Spatial reasoning question records:
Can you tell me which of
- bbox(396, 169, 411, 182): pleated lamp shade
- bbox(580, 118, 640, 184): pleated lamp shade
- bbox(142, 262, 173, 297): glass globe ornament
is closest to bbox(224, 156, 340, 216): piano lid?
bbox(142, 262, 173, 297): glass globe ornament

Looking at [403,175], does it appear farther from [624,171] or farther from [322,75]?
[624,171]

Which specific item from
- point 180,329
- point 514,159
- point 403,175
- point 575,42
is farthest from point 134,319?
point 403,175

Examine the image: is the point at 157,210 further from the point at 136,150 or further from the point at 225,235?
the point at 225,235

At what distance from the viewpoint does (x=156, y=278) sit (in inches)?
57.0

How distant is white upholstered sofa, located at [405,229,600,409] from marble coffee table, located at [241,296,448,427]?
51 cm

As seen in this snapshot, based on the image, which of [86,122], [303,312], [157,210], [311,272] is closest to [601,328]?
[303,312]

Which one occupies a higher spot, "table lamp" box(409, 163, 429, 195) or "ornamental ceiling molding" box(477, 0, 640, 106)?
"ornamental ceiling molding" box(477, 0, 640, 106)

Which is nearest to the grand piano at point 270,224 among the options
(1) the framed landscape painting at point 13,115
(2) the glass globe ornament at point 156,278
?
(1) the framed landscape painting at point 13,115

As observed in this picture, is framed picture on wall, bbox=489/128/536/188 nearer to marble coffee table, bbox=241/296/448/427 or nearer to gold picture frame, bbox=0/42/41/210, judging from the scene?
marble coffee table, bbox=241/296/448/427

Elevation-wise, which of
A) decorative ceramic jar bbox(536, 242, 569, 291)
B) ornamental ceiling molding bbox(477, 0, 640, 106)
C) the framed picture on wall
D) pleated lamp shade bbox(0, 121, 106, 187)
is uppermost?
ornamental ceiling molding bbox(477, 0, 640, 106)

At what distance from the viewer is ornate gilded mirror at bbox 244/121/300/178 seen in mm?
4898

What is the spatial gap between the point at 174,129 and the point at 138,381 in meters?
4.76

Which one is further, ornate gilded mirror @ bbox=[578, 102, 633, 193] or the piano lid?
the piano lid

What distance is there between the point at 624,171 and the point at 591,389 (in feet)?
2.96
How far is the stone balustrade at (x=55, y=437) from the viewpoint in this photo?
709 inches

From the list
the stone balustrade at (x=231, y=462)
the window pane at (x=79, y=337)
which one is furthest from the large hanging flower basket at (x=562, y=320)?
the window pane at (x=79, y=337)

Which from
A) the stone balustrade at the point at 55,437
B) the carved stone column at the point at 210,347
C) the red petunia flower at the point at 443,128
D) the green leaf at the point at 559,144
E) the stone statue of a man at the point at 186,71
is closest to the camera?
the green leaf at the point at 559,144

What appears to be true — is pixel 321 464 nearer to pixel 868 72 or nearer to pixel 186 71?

OBJECTIVE: Reproduce only the records from the line containing "As observed in" through the end of the records, changing every "stone balustrade" to "stone railing" and leaving all else untouched.

CORRECT OUTPUT:
As observed in this picture, is framed picture on wall, bbox=489/128/536/188 nearer to marble coffee table, bbox=241/296/448/427 or nearer to gold picture frame, bbox=0/42/41/210, judging from the scene?
marble coffee table, bbox=241/296/448/427

Elevation-wise, which of
A) decorative ceramic jar bbox(536, 242, 569, 291)
B) ornamental ceiling molding bbox(477, 0, 640, 106)
C) the framed picture on wall
D) pleated lamp shade bbox(0, 121, 106, 187)
is uppermost?
ornamental ceiling molding bbox(477, 0, 640, 106)

At what distance from the viewer is ornate gilded mirror at bbox 244/121/300/178 seen in mm?
4898

What is the spatial gap between the point at 174,129 and the point at 138,381 in meters?
4.76

Which one is further, ornate gilded mirror @ bbox=[578, 102, 633, 193] or the piano lid?
the piano lid

What distance is there between the point at 624,171 and the point at 591,389 (in feet)?
2.96
How far is the stone railing at (x=55, y=437) from the viewpoint in this photo?
709 inches

From the list
the stone railing at (x=231, y=462)
the window pane at (x=79, y=337)
which one is furthest from the large hanging flower basket at (x=562, y=320)?
the window pane at (x=79, y=337)

Which from
A) the stone railing at the point at 55,437
B) the carved stone column at the point at 210,347
C) the red petunia flower at the point at 443,128
D) the green leaf at the point at 559,144
E) the stone statue of a man at the point at 186,71
is closest to the camera?
the green leaf at the point at 559,144

What appears to be true — is pixel 321 464 nearer to pixel 868 72 or nearer to pixel 186 71?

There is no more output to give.